— START OF DOCUMENT PASSAGE —

# WELL, DECIDED TO TAKE THE BIG LEAP.....



## atomix (May 10, 2015)

...into delivery. Onboarded both Post Mates and Door Dash platforms this week. After dealing with Uber's drama since June, and now bummed about Lyft dropping rates, time felt right to give delivery a shot. Sure, PM and DD will have dirty laundry too; then again, what app doesn't. Anyway, wanted to thank forum posters for providing tips and tricks for playing game smart. Delivering food and stuff (start this weekend) seems so different than taking drunk passengers home, drove club hours on weekends, man, the stories......

Fingers crossed.


----------



## KMANDERSON (Jul 19, 2015)

atomix said:


> ...into delivery. Onboarded both Post Mates and Door Dash platforms this week. After dealing with Uber's drama since June, and now bummed about Lyft dropping rates, time felt right to give delivery a shot. Sure, PM and DD will have dirty laundry too; then again, what app doesn't. Anyway, wanted to thank forum posters for providing tips and tricks for playing game smart. Delivering food and stuff (start this weekend) seems so different than taking drunk passengers home, drove club hours on weekends, man, the stories......
> 
> Fingers crossed.

— END OF DOCUMENT PASSAGE —

(DIRECTIVE 1):
According to the forum thread, which two delivery platforms did atomix sign up with that week?

— START OF EXTRACTED INFORMATION —

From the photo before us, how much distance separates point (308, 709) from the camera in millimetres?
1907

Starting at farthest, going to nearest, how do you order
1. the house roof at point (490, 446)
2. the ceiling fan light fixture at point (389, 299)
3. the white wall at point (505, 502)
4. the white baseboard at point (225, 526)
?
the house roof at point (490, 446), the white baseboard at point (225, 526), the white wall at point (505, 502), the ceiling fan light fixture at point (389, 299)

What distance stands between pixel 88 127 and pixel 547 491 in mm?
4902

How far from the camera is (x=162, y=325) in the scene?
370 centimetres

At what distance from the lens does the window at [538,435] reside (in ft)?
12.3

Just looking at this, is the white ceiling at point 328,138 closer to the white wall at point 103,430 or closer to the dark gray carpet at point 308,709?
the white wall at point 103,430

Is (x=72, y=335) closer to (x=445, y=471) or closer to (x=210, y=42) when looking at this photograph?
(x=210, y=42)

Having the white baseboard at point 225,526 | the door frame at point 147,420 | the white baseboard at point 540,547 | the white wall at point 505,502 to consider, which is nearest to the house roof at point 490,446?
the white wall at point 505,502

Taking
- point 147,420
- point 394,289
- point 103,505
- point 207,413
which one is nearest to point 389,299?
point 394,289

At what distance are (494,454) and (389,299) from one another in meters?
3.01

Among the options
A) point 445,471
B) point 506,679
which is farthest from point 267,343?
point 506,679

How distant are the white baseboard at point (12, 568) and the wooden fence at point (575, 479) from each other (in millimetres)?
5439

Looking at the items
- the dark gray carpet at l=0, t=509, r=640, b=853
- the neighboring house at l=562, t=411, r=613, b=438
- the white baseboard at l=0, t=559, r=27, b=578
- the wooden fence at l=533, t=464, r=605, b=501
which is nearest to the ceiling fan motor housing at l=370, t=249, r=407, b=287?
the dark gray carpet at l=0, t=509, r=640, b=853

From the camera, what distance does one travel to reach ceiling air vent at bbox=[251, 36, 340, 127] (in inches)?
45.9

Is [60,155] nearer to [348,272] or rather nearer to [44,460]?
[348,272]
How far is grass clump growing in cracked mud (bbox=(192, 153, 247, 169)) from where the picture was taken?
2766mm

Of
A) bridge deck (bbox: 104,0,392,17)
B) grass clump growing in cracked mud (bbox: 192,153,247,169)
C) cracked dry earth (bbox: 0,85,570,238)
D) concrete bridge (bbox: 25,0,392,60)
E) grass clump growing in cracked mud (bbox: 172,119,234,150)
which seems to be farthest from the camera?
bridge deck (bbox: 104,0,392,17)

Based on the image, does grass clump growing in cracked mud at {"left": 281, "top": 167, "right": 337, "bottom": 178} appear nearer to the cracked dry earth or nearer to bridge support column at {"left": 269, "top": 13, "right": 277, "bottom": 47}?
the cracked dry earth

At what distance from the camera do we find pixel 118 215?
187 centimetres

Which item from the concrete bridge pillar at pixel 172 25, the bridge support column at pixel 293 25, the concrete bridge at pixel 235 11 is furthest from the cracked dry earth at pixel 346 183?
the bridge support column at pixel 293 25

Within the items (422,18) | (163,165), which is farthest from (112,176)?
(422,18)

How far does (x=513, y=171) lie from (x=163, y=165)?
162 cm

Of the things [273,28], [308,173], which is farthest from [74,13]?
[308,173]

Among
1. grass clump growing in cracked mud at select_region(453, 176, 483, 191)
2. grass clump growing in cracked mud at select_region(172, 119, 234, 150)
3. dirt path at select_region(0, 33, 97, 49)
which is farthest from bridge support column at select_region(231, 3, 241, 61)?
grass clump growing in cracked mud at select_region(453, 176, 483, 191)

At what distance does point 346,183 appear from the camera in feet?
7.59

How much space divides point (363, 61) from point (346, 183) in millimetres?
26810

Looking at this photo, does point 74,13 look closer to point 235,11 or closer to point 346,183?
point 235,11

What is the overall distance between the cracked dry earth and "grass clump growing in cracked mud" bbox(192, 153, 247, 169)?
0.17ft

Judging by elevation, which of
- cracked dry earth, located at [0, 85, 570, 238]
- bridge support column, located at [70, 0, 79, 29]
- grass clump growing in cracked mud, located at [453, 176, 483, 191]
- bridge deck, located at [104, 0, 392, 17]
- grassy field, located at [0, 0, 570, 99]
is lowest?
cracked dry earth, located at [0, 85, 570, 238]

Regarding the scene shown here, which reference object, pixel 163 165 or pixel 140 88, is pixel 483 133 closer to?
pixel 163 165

— END OF EXTRACTED INFORMATION —
— START OF EXTRACTED INFORMATION —

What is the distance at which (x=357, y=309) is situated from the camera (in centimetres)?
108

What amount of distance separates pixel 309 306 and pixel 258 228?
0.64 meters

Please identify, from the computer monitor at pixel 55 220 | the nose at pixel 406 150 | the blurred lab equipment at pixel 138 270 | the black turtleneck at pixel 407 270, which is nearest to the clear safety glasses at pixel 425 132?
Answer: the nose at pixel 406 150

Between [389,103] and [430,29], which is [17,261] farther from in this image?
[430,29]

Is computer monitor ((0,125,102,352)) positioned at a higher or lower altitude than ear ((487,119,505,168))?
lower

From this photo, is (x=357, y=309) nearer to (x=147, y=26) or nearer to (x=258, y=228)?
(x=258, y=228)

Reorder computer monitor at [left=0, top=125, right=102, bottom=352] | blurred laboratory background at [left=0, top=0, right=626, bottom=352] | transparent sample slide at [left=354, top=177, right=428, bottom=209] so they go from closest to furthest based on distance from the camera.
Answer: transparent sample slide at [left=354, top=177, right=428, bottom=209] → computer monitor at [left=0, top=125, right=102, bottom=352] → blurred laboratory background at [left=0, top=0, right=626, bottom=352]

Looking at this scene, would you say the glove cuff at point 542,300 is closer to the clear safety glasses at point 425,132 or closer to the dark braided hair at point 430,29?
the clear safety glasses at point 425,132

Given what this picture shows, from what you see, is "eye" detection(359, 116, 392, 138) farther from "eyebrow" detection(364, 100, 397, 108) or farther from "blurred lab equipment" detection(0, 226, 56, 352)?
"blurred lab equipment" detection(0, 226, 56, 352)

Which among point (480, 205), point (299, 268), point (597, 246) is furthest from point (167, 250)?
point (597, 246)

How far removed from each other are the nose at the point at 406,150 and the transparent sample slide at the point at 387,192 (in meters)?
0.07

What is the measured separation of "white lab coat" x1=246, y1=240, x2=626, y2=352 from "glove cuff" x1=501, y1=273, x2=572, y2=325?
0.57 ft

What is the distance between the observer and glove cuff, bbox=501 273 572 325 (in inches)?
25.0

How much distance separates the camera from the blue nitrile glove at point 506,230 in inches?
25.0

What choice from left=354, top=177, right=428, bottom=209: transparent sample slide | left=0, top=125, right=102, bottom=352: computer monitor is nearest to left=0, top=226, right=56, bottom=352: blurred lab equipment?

— END OF EXTRACTED INFORMATION —

(DIRECTIVE 2):
Pick out each line of the entries that contains the string "separates", and copy those lines. Case counts.

(EXERCISE RESPONSE 1):
Post Mates and Door Dash.

(EXERCISE RESPONSE 2):
From the photo before us, how much distance separates point (308, 709) from the camera in millimetres?
What amount of distance separates pixel 309 306 and pixel 258 228?
How much distance separates the camera from the blue nitrile glove at point 506,230 in inches?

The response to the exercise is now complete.